Background to this inspection
Updated
14 January 2016
We carried out this inspection under Section 60 of the Health and Social Care Act 2008 as part of our regulatory functions. This inspection was planned to check whether the provider is meeting the legal requirements and regulations associated with the Health and Social Care Act 2008, to look at the overall quality of the service, and to provide a rating for the service under the Care Act 2014.
This was an unannounced inspection which took place on 26 November 2015. This inspection was carried out by two inspectors. Before our inspection, we reviewed information we had received in relation to the home; which included any incident notifications they had sent us.
During the inspection we spoke with one person who lived at the home in detail and five visitors. We asked them to share their experiences and views with us. We were not able to speak in detail with other people due to their level of dementia. We also spoke with the provider, registered manager and three staff members. We observed how people were supported and looked at four people’s care records. We also made observations of the care that people received.
We looked at records relating to the management of the home such as the staffing rota, policies, incident and accident records, recruitment and training records and audit reports.
Updated
14 January 2016
This inspection took place on 26 November 2015 and was unannounced. When Park Street Home was last inspected in December 2013 there were no breaches of the legal requirements identified.

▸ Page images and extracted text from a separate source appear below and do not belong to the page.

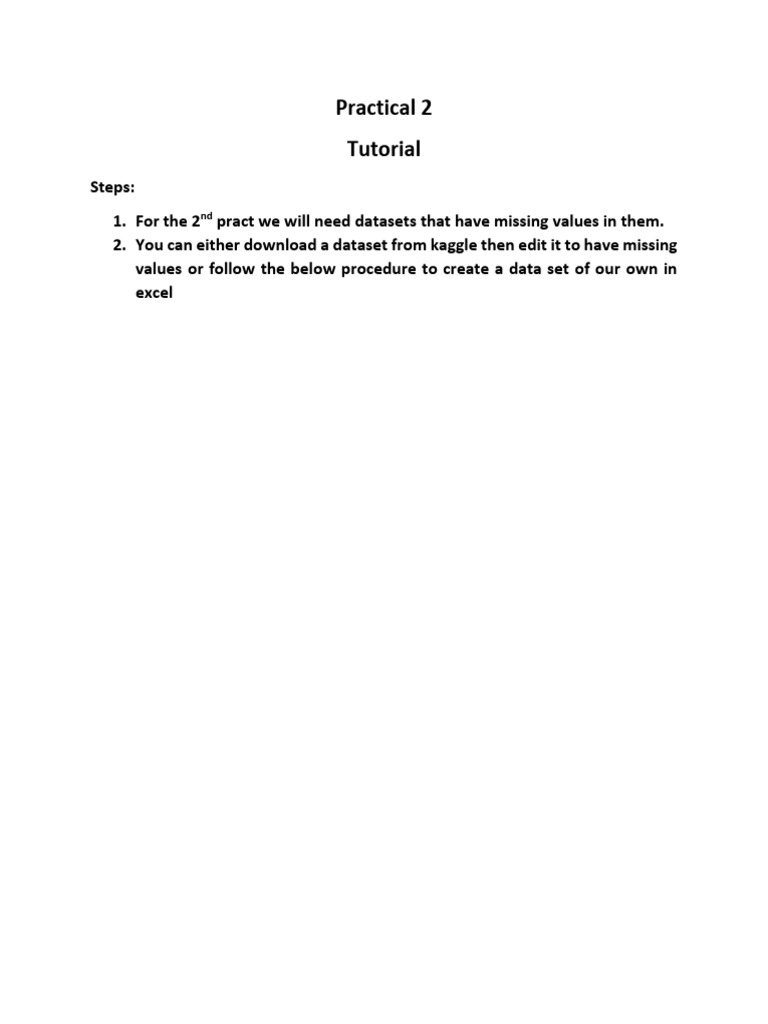 Practical 2

Tutorial

Steps:

1. For the 2$^{nd}$ pract we will need datasets that have missing values in them.
2. You can either download a dataset from kaggle then edit it to have missing values or follow the below procedure to create a data set of our own in excel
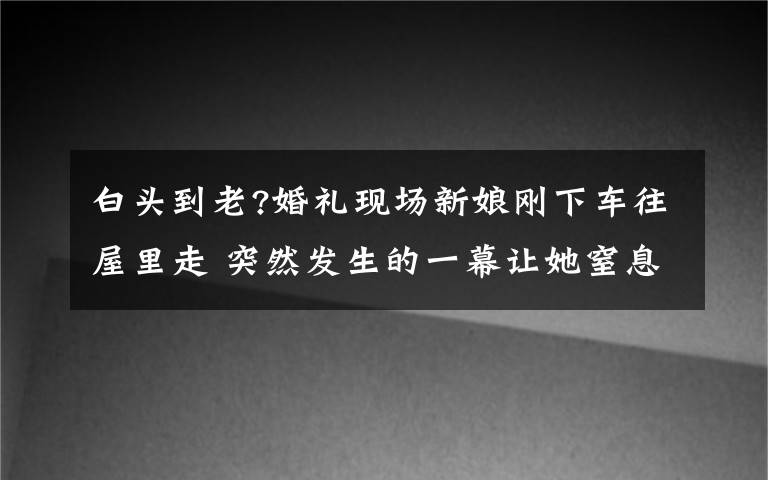 白头到老?婚礼现场新娘刚下车往屋里走 突然发生的一幕让她窒息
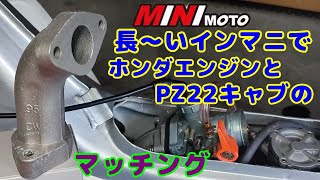 MINI MOTO

長〜いインマニで
ホンダエンジンと
PZ22キャブの

95
CW

マッチング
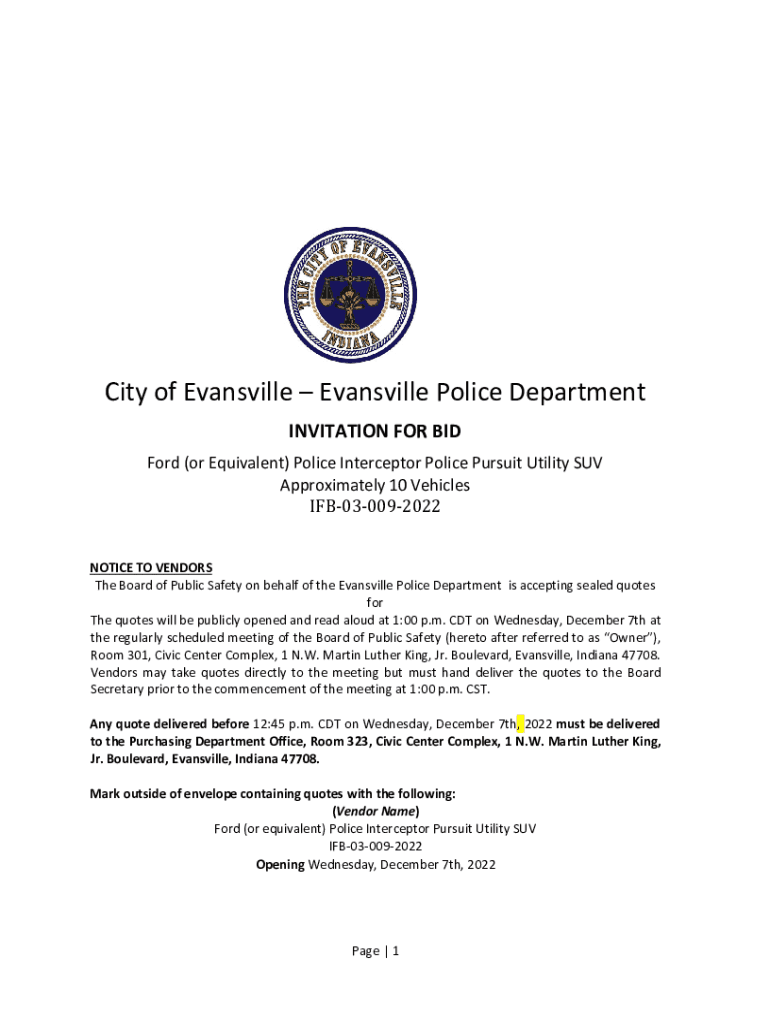 THE CITY OF EVANSVILLE
INDIANA

City of Evansville – Evansville Police Department

INVITATION FOR BID

Ford (or Equivalent) Police Interceptor Police Pursuit Utility SUV
Approximately 10 Vehicles
IFB-03-009-2022

NOTICE TO VENDORS
The Board of Public Safety on behalf of the Evansville Police Department is accepting sealed quotes for
The quotes will be publicly opened and read aloud at 1:00 p.m. CDT on Wednesday, December 7th at the regularly scheduled meeting of the Board of Public Safety (hereto after referred to as "Owner"), Room 301, Civic Center Complex, 1 N.W. Martin Luther King, Jr. Boulevard, Evansville, Indiana 47708. Vendors may take quotes directly to the meeting but must hand deliver the quotes to the Board Secretary prior to the commencement of the meeting at 1:00 p.m. CST.

Any quote delivered before 12:45 p.m. CDT on Wednesday, December 7th, 2022 must be delivered to the Purchasing Department Office, Room 323, Civic Center Complex, 1 N.W. Martin Luther King, Jr. Boulevard, Evansville, Indiana 47708.

Mark outside of envelope containing quotes with the following:
(Vendor Name)
Ford (or equivalent) Police Interceptor Pursuit Utility SUV
IFB-03-009-2022
Opening Wednesday, December 7th, 2022

Page | 1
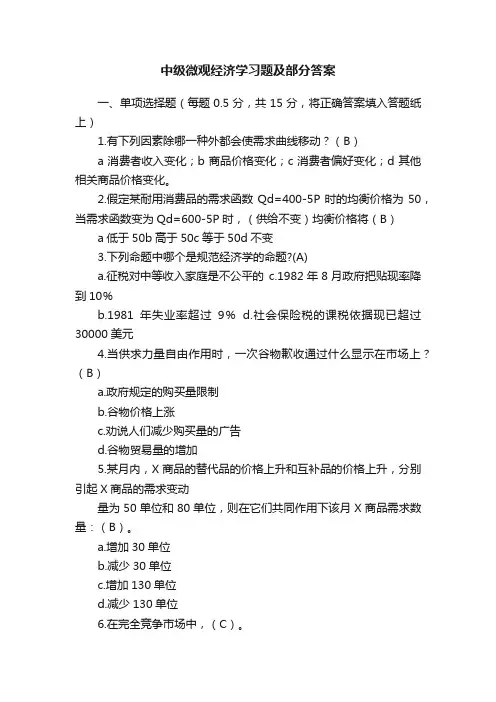 中级微观经济学习题及部分答案

一、单项选择题（每题 0.5 分，共 15 分，将正确答案填入答题纸上）

1.有下列因素除哪一种外都会使需求曲线移动？（B）

a 消费者收入变化；b 商品价格变化；c 消费者偏好变化；d 其他相关商品价格变化。

2.假定某耐用消费品的需求函数 Qd=400-5P 时的均衡价格为 50，当需求函数变为 Qd=600-5P 时，（供给不变）均衡价格将（B）

a 低于 50b 高于 50c 等于 50d 不变

3.下列命题中哪个是规范经济学的命题?(A)

a.征税对中等收入家庭是不公平的 c.1982 年 8 月政府把贴现率降到 10%

b.1981 年失业率超过 9% d.社会保险税的课税依据现已超过 30000 美元

4.当供求力量自由作用时，一次谷物歉收通过什么显示在市场上？（B）

a.政府规定的购买量限制

b.谷物价格上涨

c.劝说人们减少购买量的广告

d.谷物贸易量的增加

5.某月内，X 商品的替代品的价格上升和互补品的价格上升，分别引起 X 商品的需求变动

量为 50 单位和 80 单位，则在它们共同作用下该月 X 商品需求数量：（B）。

a.增加 30 单位

b.减少 30 单位

c.增加 130 单位

d.减少 130 单位

6.在完全竞争市场中，（C）。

Park Street Home is a residential dementia care home without nursing and provides care and support for up to ten older people. On the day of our inspection the home was at full occupancy.
The service has a registered manager. A registered manager is a person who has registered with the Care Quality Commission to manage the service. Like registered providers, they are ‘registered persons’. Registered persons have legal responsibility for meeting the requirements in the Health and Social Care Act 2008 and associated Regulations about how the service is run.
The provider did not have adequate processes in place to ensure the safe management and administration of medicine. Areas which required further development included processes for recording medicine protocols and guidance for staff, covertly administered medicines and medicine disposal.
The Department of Health guidance on the prevention and control of infection had not been followed. The home used communal hand towels and laundry processes which did not follow the guidance. This increased the risk of cross-infection.
The staff had received training regarding how to keep people safe and they were aware of the service safeguarding and whistle-blowing policy and procedures.
Staffing numbers were sufficient to meet people’s needs and this ensured people were supported safely. Staff we spoke with felt the staffing level was appropriate.
Staff demonstrated a detailed knowledge of people’s needs and had received training to support people to be safe and respond to their care needs. However staff supervision had been irregular and was being improved by the registered manager.
Care provided to people met their needs. Care records provided personalised information about how to support people. People were involved in regular activities.
The staff had a basic understanding of the Mental Capacity Act 2005 and Deprivation of Liberty Safeguards. These safeguards aim to protect people living in care homes and hospitals from being inappropriately deprived of their liberty. These safeguards can only be used when a person lacks the mental capacity to make certain decisions and there is no other way of supporting the person safely. Meetings had been arranged in order to enable people’s best interest to be assessed when it had been identified that they lacked the capacity to consent to their care and treatment.
There was a robust staff recruitment process in operation designed to employ staff that would have or be able to develop the skills to keep people safe and support individuals to meet their needs.
People had their physical and mental health needs monitored. The service maintained daily records of how people’s needs were meet and this included information about medical appointments with GP’s and dentists for example.
There were positive and caring relationships between staff and people at the service. People praised the staff that provided their care and we received positive feedback from people’s relatives and visitors . Staff respected people’s privacy and we saw staff working with people in a kind and compassionate way when responding to their needs.
There was a complaints procedure for people, families and friends to use and compliments were also recorded.
We saw that the service took time to work with and understand people’s individual way of communicating in order that the service staff could respond appropriately to the person.
The provider had quality monitoring systems in place which were used to improve the service.
We found a breach of Regulation 12 of the Health and Social Care Act 2008 (Regulated Activities) Regulations 2014 at this inspection. You can see what action we told the provider to take at the back of the full version of the report.